[Stored data]
━━━━━━━━
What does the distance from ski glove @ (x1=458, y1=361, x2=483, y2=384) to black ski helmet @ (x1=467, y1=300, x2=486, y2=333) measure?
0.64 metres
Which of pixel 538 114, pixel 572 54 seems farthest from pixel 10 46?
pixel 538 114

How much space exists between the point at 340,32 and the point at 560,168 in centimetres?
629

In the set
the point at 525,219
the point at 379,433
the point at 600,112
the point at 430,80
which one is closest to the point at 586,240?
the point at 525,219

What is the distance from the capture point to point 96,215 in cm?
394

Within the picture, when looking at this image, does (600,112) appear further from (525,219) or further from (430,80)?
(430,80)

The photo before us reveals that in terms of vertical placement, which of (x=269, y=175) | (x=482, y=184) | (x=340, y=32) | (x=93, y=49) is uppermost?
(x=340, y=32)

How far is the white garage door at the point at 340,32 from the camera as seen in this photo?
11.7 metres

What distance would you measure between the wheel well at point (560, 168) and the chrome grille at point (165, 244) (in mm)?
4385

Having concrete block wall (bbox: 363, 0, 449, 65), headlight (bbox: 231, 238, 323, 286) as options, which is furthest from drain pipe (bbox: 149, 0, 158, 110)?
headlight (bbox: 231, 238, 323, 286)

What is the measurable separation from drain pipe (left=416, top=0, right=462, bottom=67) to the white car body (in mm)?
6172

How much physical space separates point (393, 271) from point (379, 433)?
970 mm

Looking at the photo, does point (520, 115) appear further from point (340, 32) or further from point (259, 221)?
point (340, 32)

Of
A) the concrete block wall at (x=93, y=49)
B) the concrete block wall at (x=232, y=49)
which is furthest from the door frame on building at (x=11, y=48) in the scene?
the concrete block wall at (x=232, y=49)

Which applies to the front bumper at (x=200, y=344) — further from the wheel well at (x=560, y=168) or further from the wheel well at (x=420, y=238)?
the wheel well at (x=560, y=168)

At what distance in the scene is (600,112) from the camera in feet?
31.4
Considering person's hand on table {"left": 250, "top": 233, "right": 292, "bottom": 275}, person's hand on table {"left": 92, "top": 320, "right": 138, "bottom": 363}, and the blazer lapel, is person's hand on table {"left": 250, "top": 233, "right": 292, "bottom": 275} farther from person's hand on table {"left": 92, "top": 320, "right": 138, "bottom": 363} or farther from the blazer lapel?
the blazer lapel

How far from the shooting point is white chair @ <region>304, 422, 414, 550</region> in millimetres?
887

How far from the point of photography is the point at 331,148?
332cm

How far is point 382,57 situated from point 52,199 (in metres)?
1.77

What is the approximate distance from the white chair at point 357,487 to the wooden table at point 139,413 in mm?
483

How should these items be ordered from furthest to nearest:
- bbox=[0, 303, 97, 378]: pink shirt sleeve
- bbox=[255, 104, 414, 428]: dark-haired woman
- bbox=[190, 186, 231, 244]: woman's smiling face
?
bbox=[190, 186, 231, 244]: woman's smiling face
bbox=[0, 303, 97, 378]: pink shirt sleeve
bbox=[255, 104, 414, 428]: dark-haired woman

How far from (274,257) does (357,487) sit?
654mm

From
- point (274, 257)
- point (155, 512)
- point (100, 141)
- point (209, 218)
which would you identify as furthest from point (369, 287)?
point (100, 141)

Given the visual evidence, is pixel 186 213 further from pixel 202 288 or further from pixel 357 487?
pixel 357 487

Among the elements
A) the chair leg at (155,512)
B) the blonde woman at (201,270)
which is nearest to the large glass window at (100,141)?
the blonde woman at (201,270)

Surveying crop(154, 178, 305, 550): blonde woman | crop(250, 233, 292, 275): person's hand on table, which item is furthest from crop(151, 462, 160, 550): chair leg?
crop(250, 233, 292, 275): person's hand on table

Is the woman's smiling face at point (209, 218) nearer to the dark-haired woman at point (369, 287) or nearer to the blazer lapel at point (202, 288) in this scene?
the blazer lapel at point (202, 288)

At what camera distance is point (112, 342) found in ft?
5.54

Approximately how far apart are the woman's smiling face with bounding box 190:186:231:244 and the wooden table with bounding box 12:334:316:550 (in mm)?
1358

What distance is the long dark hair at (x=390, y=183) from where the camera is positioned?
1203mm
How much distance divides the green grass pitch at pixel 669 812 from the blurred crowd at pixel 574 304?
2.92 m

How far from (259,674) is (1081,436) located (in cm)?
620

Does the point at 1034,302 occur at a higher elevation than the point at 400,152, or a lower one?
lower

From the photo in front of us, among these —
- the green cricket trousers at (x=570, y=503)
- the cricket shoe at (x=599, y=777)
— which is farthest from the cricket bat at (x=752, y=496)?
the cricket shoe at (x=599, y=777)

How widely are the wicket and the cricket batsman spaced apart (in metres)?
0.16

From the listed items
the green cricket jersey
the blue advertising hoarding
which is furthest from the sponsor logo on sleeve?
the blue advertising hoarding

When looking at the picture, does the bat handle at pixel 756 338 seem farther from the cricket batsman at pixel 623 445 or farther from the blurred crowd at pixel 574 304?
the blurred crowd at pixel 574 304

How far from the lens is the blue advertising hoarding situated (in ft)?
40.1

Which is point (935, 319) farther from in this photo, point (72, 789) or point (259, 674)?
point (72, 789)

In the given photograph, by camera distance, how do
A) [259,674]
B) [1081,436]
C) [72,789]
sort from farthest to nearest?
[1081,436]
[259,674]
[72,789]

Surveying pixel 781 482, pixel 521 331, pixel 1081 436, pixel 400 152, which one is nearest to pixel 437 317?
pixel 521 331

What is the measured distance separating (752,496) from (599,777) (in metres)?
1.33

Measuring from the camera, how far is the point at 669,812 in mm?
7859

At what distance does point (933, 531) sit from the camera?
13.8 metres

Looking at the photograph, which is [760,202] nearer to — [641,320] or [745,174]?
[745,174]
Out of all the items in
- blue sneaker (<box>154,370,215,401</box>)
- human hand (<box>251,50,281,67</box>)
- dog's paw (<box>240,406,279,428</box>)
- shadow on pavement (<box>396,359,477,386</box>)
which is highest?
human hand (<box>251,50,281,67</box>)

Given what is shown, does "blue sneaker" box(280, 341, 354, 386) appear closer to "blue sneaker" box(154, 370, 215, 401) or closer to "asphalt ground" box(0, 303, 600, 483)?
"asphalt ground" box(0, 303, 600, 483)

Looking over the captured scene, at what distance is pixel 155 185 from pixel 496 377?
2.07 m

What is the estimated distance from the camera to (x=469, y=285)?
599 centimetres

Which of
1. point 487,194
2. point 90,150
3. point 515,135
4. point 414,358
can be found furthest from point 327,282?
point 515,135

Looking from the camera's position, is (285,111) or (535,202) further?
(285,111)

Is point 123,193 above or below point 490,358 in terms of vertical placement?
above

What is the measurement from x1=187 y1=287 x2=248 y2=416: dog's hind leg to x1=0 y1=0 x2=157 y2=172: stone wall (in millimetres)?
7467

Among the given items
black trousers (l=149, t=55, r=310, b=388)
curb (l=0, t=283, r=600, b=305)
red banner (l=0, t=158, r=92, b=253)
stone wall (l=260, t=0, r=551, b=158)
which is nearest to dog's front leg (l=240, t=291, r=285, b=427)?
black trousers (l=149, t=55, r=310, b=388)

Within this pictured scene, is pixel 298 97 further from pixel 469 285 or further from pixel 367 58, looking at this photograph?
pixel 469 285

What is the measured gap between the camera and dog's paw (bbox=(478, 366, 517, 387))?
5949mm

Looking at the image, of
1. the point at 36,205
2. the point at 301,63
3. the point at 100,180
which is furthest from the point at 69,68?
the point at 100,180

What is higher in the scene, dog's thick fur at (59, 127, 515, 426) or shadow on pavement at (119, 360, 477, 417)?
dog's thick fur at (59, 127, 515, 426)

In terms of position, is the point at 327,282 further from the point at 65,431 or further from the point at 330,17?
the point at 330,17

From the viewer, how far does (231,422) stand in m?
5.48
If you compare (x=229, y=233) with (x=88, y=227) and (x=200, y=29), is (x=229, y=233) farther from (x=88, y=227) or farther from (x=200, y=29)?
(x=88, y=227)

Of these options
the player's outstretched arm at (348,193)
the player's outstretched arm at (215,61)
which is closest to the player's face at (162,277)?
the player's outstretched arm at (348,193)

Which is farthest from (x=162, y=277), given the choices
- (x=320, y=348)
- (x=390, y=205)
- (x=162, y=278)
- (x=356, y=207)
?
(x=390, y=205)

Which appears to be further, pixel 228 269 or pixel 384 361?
━━━━━━━━
__Aim__
Every line from the line containing "Looking over the" to the last line of the material above must be repeated exactly, and no other line.

__Solution to this task__
Looking over the captured scene, at what distance is pixel 155 185 from pixel 496 377?
2.07 m

What is the estimated distance from the camera to (x=469, y=285)?
599 centimetres

Which of
1. point 487,194
2. point 90,150
3. point 515,135
4. point 414,358
can be found furthest from point 327,282?
point 515,135

Looking from the camera's position, is (285,111) or (535,202) further?
(285,111)

Is point 123,193 above or below point 490,358 in terms of vertical placement?
above

What is the measurement from x1=187 y1=287 x2=248 y2=416: dog's hind leg to x1=0 y1=0 x2=157 y2=172: stone wall (in millimetres)?
7467

Among the given items
black trousers (l=149, t=55, r=310, b=388)
curb (l=0, t=283, r=600, b=305)
red banner (l=0, t=158, r=92, b=253)
stone wall (l=260, t=0, r=551, b=158)
which is nearest to dog's front leg (l=240, t=291, r=285, b=427)?
black trousers (l=149, t=55, r=310, b=388)

Within this pictured scene, is pixel 298 97 further from pixel 469 285 or further from pixel 367 58, looking at this photograph?
pixel 469 285

What is the measured gap between the camera and dog's paw (bbox=(478, 366, 517, 387))?
5949mm

Looking at the image, of
1. the point at 36,205
2. the point at 301,63
3. the point at 100,180
which is furthest from the point at 69,68?
the point at 100,180

What is higher in the scene, dog's thick fur at (59, 127, 515, 426) or shadow on pavement at (119, 360, 477, 417)?
dog's thick fur at (59, 127, 515, 426)

In terms of position, is the point at 327,282 further from the point at 65,431 or further from the point at 330,17?
the point at 330,17

From the viewer, how far does (231,422) stand in m?
5.48
If you compare (x=229, y=233) with (x=88, y=227) and (x=200, y=29), is (x=229, y=233) farther from (x=88, y=227) or farther from (x=200, y=29)?
(x=88, y=227)

Of these options
the player's outstretched arm at (348,193)
the player's outstretched arm at (215,61)
which is closest to the player's face at (162,277)?
the player's outstretched arm at (348,193)

Which is farthest from (x=162, y=277), given the choices
- (x=320, y=348)
- (x=390, y=205)
- (x=162, y=278)
- (x=356, y=207)
?
(x=390, y=205)

Which appears to be further, pixel 228 269 or pixel 384 361?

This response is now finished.